No, \sigma \in \{ 1,2,3 \} with x^1=r, x^2=\theta and x^3=\phi...so the Christoffel symbols should be labeled \Gamma^1{}_{23} etc... But, by convention they are often labeled \Gamma^r_{\theta\phi} etc...it's sloppy notation to do this, but nevertheless, convention is convention.

 

[gabbagabbahey]

\Gamma^2{}_{12}=r^3
\Gamma^2{}_{21}=r^3
\Gamma^2{}_{33}=-\frac{1}{2}r^4 \sin{2 \theta}

You seem to be missing a factor of 1/r^4

\Gamma^3{}_{13}=r^3 \sin^4{\theta}
\Gamma^3{}_{23}=r^4 \sin^3{\theta} \cos{\theta}
\Gamma^3{}_{31}=r^3 \sin^4{\theta}
\Gamma^3{}_{32}=r^4 \sin^3{\theta} \cos{\theta}

And for these you are missing a factor of 1/(r^4\sin^4\theta)

i'm not sure if there's a pattern i was supposed to spot so i could save myself some time in working out the copmonents or what?
========
Goals:
**A.** In the thread on Christoffel symbols, what do x^1, x^2 and x^3 stand for?
**B.** Continue the thread on Christoffel symbols, starting right after its final sentence.
========
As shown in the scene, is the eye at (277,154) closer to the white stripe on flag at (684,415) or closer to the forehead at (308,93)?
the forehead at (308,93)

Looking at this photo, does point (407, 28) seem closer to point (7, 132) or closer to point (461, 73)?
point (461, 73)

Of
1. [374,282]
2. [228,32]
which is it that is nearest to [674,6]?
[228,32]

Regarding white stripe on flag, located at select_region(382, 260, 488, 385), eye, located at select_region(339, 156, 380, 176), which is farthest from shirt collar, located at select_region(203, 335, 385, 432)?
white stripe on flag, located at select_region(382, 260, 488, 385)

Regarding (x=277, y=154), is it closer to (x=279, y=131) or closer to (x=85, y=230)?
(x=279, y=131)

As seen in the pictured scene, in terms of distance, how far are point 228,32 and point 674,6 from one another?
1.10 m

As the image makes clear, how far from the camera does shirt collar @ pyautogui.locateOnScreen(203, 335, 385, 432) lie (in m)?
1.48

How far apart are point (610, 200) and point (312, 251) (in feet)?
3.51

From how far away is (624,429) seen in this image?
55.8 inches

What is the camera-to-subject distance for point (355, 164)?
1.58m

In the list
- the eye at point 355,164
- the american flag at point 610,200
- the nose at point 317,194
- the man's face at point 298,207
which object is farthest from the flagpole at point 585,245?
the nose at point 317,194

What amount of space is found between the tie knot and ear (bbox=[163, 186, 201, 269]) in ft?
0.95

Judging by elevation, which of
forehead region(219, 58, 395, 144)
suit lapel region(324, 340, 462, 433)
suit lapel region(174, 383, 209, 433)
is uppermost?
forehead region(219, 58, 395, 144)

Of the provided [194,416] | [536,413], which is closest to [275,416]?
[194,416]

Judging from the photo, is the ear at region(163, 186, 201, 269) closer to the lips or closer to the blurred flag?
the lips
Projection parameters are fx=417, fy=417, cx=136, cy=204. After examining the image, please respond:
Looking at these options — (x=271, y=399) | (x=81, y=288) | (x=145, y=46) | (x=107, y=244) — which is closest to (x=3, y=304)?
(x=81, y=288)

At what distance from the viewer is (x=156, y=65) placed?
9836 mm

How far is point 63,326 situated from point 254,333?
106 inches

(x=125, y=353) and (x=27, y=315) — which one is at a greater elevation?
========
Task-by-task outputs:
**A.** x^1 = r, x^2 = θ, and x^3 = φ.

**B.**
You could save a little time by remembering that the Christoffel symbols are symmetric in the bottom pair of indices...so you only have to calculate 18 of them.

anyway, when it asks for the components of the Christoffel symbol, do i just leave it as a list of the non zero ones like i have done above or am i missing how to write the whole thing neatly as a matrix or something?

You can't really write them as a single matrix, but they are often written as a set of 3 matrices in the form:

\Gamma^r=\begin{pmatrix}0 &amp; 0 &amp; 0 \\ 0 &amp; -r &amp; 0 \\ 0 &amp; 0 &amp; -r\sin^2\theta\end{pmatrix}

\Gamma^\theta=\begin{pmatrix}0 &amp; \frac{1}{r} &amp; 0 \\ \frac{1}{r} &amp; 0 &amp; 0 \\ 0 &amp; 0 &amp; -\sin\theta\cos\theta\end{pmatrix}

\Gamma^\phi=\begin{pmatrix}0 &amp; 0 &amp; \frac{1}{r} \\ 0 &amp; 0 &amp; \cot\theta \\ \frac{1}{r} &amp; \cot\theta &amp; 0\end{pmatrix}

Again, this is somewhat sloppy notation, but is still fairly common in the literature.

 

[latentcorpse]

are they ok then?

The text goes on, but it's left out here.